##### RECORD EXTRACTS
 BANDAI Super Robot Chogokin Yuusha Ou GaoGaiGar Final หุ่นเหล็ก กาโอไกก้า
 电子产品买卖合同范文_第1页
##########
##### RECORD EXTRACTS
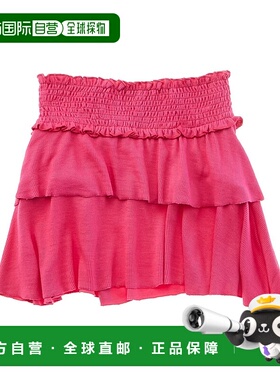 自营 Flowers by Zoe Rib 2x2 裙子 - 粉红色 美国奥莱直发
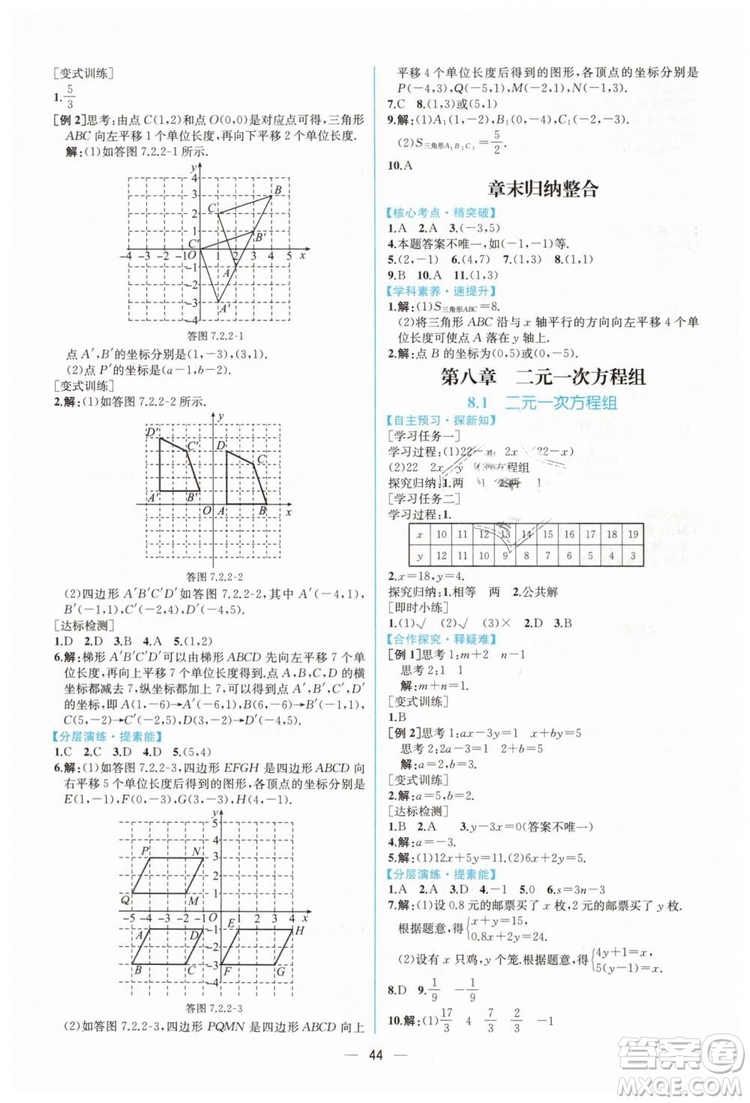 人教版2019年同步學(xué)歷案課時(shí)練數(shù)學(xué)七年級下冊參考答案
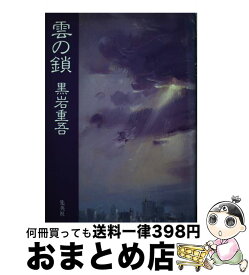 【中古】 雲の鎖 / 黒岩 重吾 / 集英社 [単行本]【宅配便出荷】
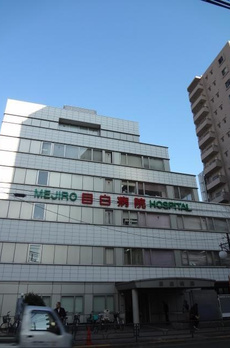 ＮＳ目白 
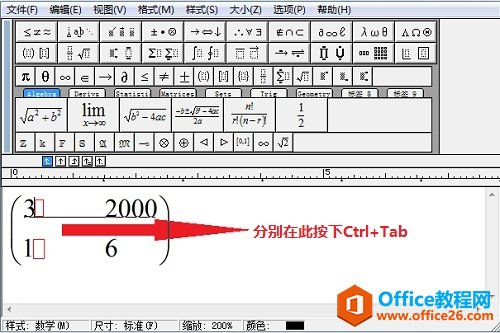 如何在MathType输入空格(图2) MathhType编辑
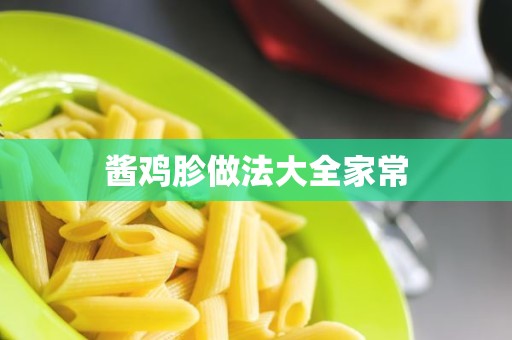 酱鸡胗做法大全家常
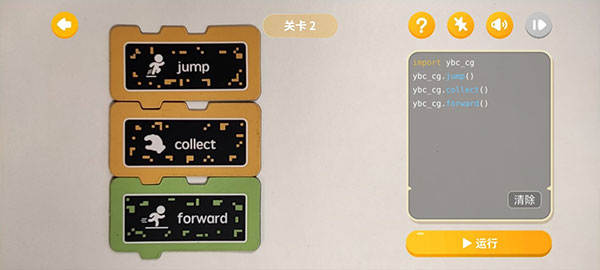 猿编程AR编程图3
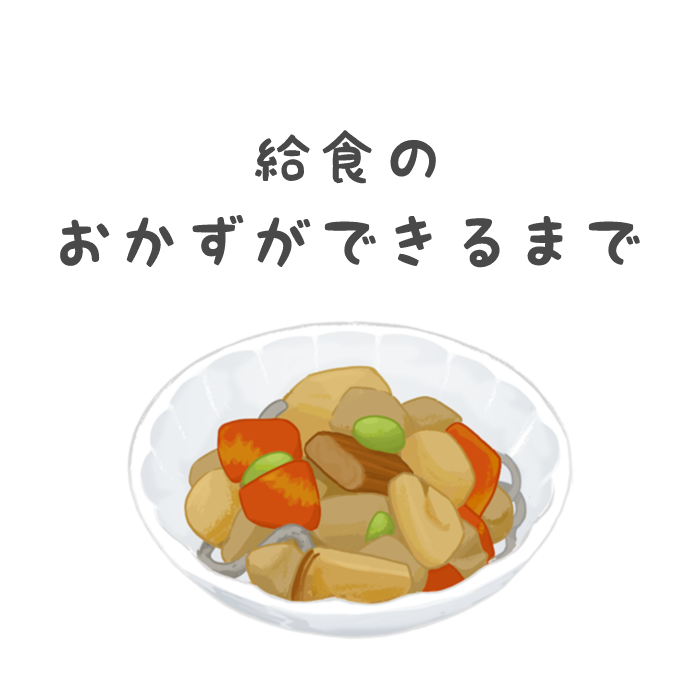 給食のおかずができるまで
##########
» **YOUR OBJECTIVE**:
Quote the entries from the line containing "BANDAI Super Robot" through the line containing "电子产品买卖合同范文_第1页", both included, with no changes.

» **ANSWER TO THE PROBLEM**:
 BANDAI Super Robot Chogokin Yuusha Ou GaoGaiGar Final หุ่นเหล็ก กาโอไกก้า
 电子产品买卖合同范文_第1页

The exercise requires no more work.